Combining the length() and which() commands gives a handy method of counting elements that meet particular criteria.
b <- c(7, 2, 4, 3, -1, -2, 3, 3, 6, 8, 12, 7, 3)
b
Let’s count the 3s in the vector b.
count3 <- length(which(b == 3))
count3
[1] 4
In fact, you can count the number of elements that satisfy almost any given condition.
length(which(b < 7))
[1] 9
Here is an alternative approach, also using the length() command, but also using square brackets for sub-setting:
length(b[ b < 7 ])
[1] 9
The square brackets allow us to subset. For such operations using square brackets, I like to use the words “such that”. Here, we have the elements of b, such that the elements are less than 7.
R provides another alternative that not everyone knows about
sum(b < 7)
[1] 9
This syntax gives a count rather than a sum. Be aware of the meaning of syntax like sum(b < 7). Both work on logical vectors whose elements are either TRUE or FALSE. Try entering b <- 7 at the keyboard.
b < 7
[1] FALSE TRUE TRUE TRUE TRUE TRUE TRUE TRUE TRUE FALSE FALSE FALSE TRUE
We see that sum(b < 7) counts the number of elements that are TRUE. There are nine such elements.
Now try:
mean(b < 7)
[1] 0.6923077
That syntax found the proportion of elements meeting the criterion rather than the mean. Again, if you use the sum() and mean() function you must be very careful to ensure that your output is what you intended. Note that sum(), length() and length(which()) all provide mechanisms for counting elements.

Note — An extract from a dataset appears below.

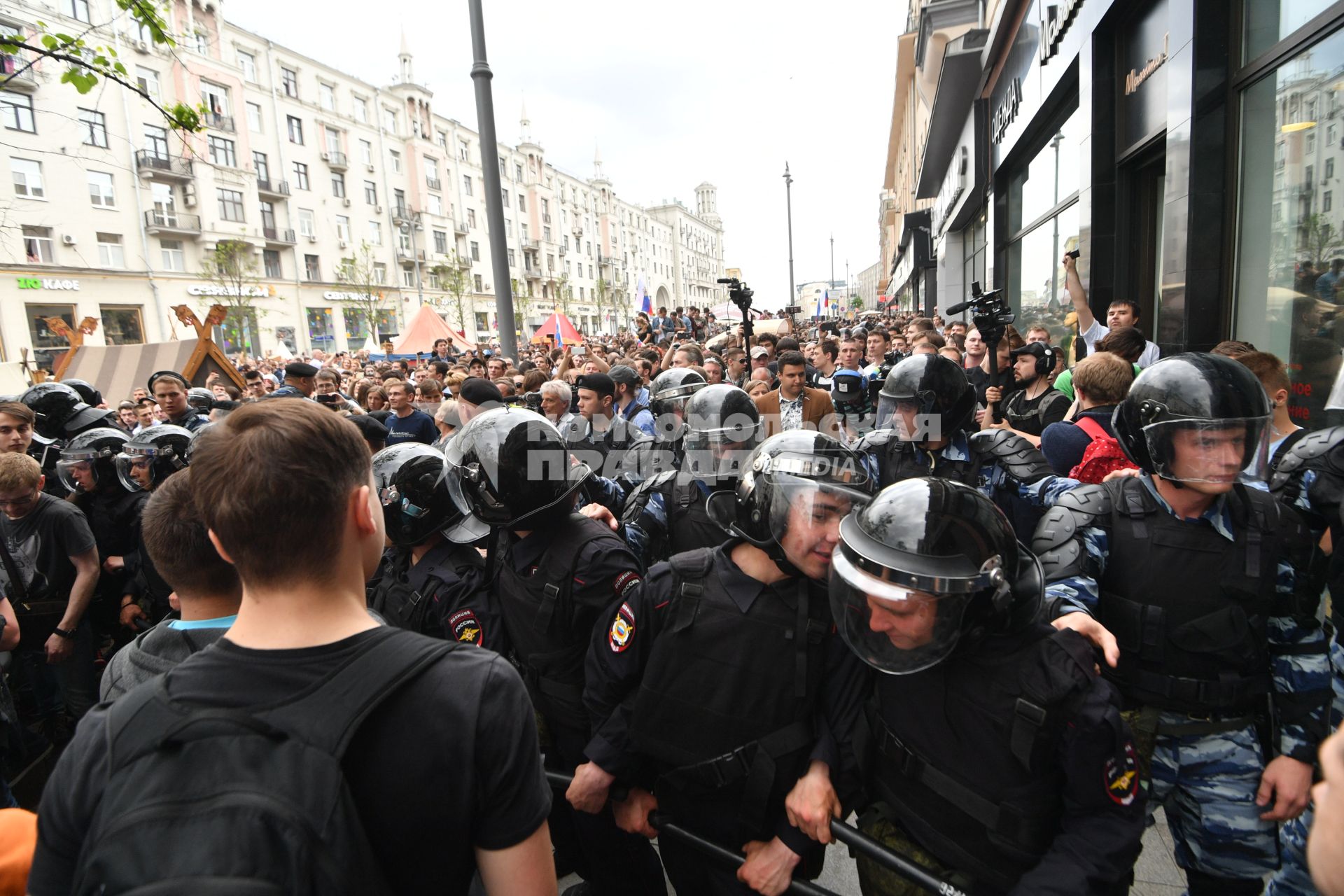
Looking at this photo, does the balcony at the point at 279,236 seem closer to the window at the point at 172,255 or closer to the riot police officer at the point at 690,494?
the window at the point at 172,255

Now find the percentage of 7s in b.
P7 <- 100 * length(which(b == 7)) / length(b)
P7
[1] 15.38462
extension example
You can find counts and percentages using functions that involve length(which()). Here we create two functions; one for finding counts, and the other for
calculating percentages.
count <- function(x, n){ length((which(x == n))) }
perc <- function(x, n){ 100*length((which(x == n))) / length(x) }
Note the syntax involved in setting up a function in R. Now let’s use the count function to count the threes in the vector b.
count(b, 3)
[1] 4
perc(b, 4)
[1] 7.692308
That wasn’t so hard! In our next blog post we’ll discuss counting values within cases.
About the Author: David Lillis has taught R to many researchers and statisticians. His company, Sigma Statistics and Research Limited, provides both on-line instruction and face-to-face workshops on R, and coding services in R. David holds a doctorate in applied statistics.

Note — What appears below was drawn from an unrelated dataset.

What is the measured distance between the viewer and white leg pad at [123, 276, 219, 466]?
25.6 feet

See our full R Tutorial Series and other blog posts regarding R programming.
Rob Baer says
Missing Values
Just a note on using length() on a whole vector that includes NA. The missing values are counted in the whole vector length when using the length() function.
b <- c(7, 2, 4, 3, -1, -2, 3, 3, 6, 8, 12, 7, 3)
b1 <- c(b, NA)
length(b)
length(b1
sd(b)
sd(b1, na.rm = TRUE)
# If you want want an "n" to go with the sd for b1, don't use length().
(n = sum(!is.na(b))) #13
(n = sum(!is.na(b1))) # 13
Gastón says
Thnak you!!! I spent a lot time trying to get some instruction with this issue!
Sebas says
Hi. How can I set the dimmensions of a matrix in 2 different variables instead of a vector?
Nathalie says
I am stucked with a string counting issue and could not find any helpful post so far maybe someone here can help me:
I have a string variable tours in my dataframe df that represents the different stops an individuum did during a journey.
For example:
1. home_work_leisure_home
2. home_work_shopping_work_home
3. home_work_leisure_errand_home
In Transport planning we group activities in primary (work and education) and secondary activities (everything else). I want to count the number of secondary activities before the first primary activity, inbetween two primary activities after the last primary activity for each tour.

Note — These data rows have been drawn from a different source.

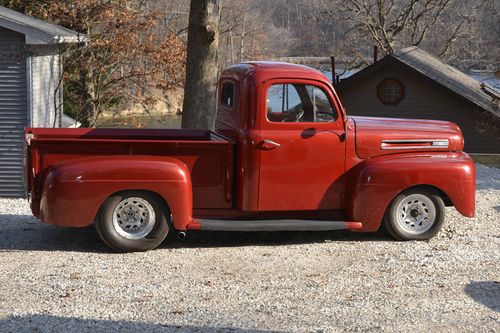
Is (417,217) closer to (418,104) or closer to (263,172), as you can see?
(263,172)

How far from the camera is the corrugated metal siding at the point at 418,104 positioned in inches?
1126

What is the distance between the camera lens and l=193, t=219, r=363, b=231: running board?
871 cm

This means I am looking for a function in R that:
a. identifies the first work in the string variable,
b. then counts the number of activities before this first work activity
c. then identifies the last work in the string if there is more than one
d. if there is then count the number of activities between the two work activities,
e. then count the number of activities after the last work activity
The result for the three example tours then would be:
1.number of activities before first primary: 1 (home)
number of activities between first and last primary: 0
number of activities after last primary: 2 (leisure & home)
number of primary activities: 1 (work)
2.number of activities before first primary: 1 (home)
number of activities between first and last primary: 1 (shopping)
number of activities after last primary: 1 (home)
number of primary activities: 2 (work)
3.number of activities before first primary: 1 (home)
number of activities between first and last primary: 0
number of activities after last primary: 3 (leisure, errand & home)
number of primary activities: 1 (work)
I would be super thankful if someone could give me a hand with this issue – even if it is a link to a similar question.
Tank you. Kind regards N
Karen Grace-Martin says
Nathalie,
I’m not the R expert, but I’ve done a lot of this kind of thing in other software. It sounds like this will be a multi-step process. The very first thing you need to do is split this into multiple variables.
Pranjit Sarmah says
obj<-function(x,y,x_cat, y_val){
xx<-which(x==x_cat)
yy<-which(y==y_val)
return(xx[xx %in% yy]) ## will return the index of observation for which x_cat ##has observation value y_val
}
bhuvanesh says
how to provide more than 1 no. in which filter
Karol says
Hi,
I have a data something like this:
X Y
A 1
A 2
B 1
B 2
B 3
C 1
…
I meen – X variable is a fator o k categories length and Y is a continous variable.
I’d like to compute a vector (let’s say Z) counting which observation of X (in each category) is Y… Something like ID for each category of X. Can You please give me some tip?
Thank You in advanced!
Karol
Carla says
Hi Karol, did you found a solution? I’m in the same situation :/
Cheers/Carla
Pranjit Sarmah says
obj<-function(x,y,x_cat, y_val){
xx<-which(x==x_cat)
yy<-which(y==y_val)
return(xx[xx %in% yy]) ## will return the index of observation for which x_cat ##has observation value y_val
}